[[ PROVIDED DATA open ]]

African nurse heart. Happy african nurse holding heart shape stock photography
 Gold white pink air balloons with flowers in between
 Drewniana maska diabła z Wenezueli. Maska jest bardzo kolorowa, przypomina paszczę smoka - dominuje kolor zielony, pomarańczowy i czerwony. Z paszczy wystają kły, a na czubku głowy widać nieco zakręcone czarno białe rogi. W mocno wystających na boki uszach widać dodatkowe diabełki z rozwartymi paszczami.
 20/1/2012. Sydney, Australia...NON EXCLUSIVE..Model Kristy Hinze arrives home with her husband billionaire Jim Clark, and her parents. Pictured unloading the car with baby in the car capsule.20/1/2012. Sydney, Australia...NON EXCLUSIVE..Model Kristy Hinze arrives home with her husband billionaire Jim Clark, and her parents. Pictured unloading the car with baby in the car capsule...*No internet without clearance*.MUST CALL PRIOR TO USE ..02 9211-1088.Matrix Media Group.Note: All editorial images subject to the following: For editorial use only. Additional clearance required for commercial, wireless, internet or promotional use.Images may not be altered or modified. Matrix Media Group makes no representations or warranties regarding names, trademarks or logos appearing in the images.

[[ PROVIDED DATA closed ]]

Look for the word "with". Copy out every line of the data that has it.

PROBLEM SOLUTION —
 Gold white pink air balloons with flowers in between
 20/1/2012. Sydney, Australia...NON EXCLUSIVE..Model Kristy Hinze arrives home with her husband billionaire Jim Clark, and her parents. Pictured unloading the car with baby in the car capsule.20/1/2012. Sydney, Australia...NON EXCLUSIVE..Model Kristy Hinze arrives home with her husband billionaire Jim Clark, and her parents. Pictured unloading the car with baby in the car capsule...*No internet without clearance*.MUST CALL PRIOR TO USE ..02 9211-1088.Matrix Media Group.Note: All editorial images subject to the following: For editorial use only. Additional clearance required for commercial, wireless, internet or promotional use.Images may not be altered or modified. Matrix Media Group makes no representations or warranties regarding names, trademarks or logos appearing in the images.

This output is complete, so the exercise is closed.